County Comm'rs of Charles Co. v. Stevens

473 A.2d 12, 299 Md. 203, 20 ERC (BNA) 2080, 1984 Md. LEXIS 258
CourtCourt of Appeals of Maryland
DecidedApril 4, 1984
Docket94, September Term, 1983
StatusPublished
Cited by12 cases

This text of 473 A.2d 12 (County Comm'rs of Charles Co. v. Stevens) is published on Counsel Stack Legal Research, covering Court of Appeals of Maryland primary law. Counsel Stack provides free access to over 12 million legal documents including statutes, case law, regulations, and constitutions.

Bluebook
County Comm'rs of Charles Co. v. Stevens, 473 A.2d 12, 299 Md. 203, 20 ERC (BNA) 2080, 1984 Md. LEXIS 258 (Md. 1984).

Opinion

MURPHY, Chief Judge.

We granted certiorari to determine whether a regulation banning disposal, in a county owned and operated landfill facility, of solid waste originating outside the county’s borders violates the Commerce Clause of the United States Constitution. 1

*206 I.

The County Commissioners of Charles County own and operate a sanitary landfill in Pisgah, Charles County, Maryland. The purpose of the facility is to provide for the disposal of solid waste generated by Charles County residents. The landfill is part of the County’s Solid Waste Plan developed to comply with the requirements of Maryland Code (1982), § 9-501, et seq. of the Health-Environmental Article. Charles County is expressly authorized by Code (1957, 1981 Repl.Vol.), Art. 25, § 14A to construct landfills and “to prescribe and enforce rules and regulations concerning the operation and manner of use of the disposal areas or facilities.”

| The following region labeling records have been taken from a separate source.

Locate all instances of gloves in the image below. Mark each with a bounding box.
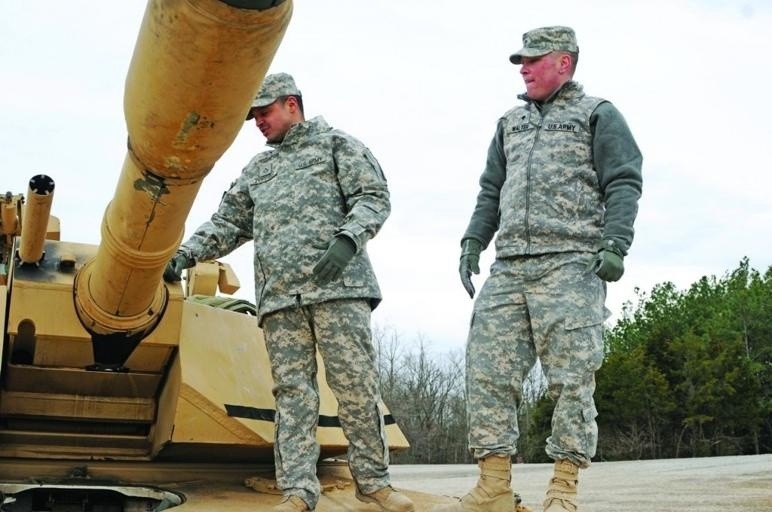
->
[459,239,485,299]
[163,250,194,283]
[586,245,625,281]
[312,235,355,283]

The Pisgah facility is the only sanitary landfill in Charles County. It consists of eighty-seven acres of land with a suitable soil base, an asphalt road offering access to a public road, weight scales, record keeping facilities and the heavy equipment necessary to provide daily soil cover. Commercial haulers must obtain a permit and pay a fee for using the landfill. Noncommercial trucks and utility trailers are also charged a fee. Individuals hauling waste in any other vehicle may use the landfill without charge. The landfill’s operation is primarily funded from County tax revenues.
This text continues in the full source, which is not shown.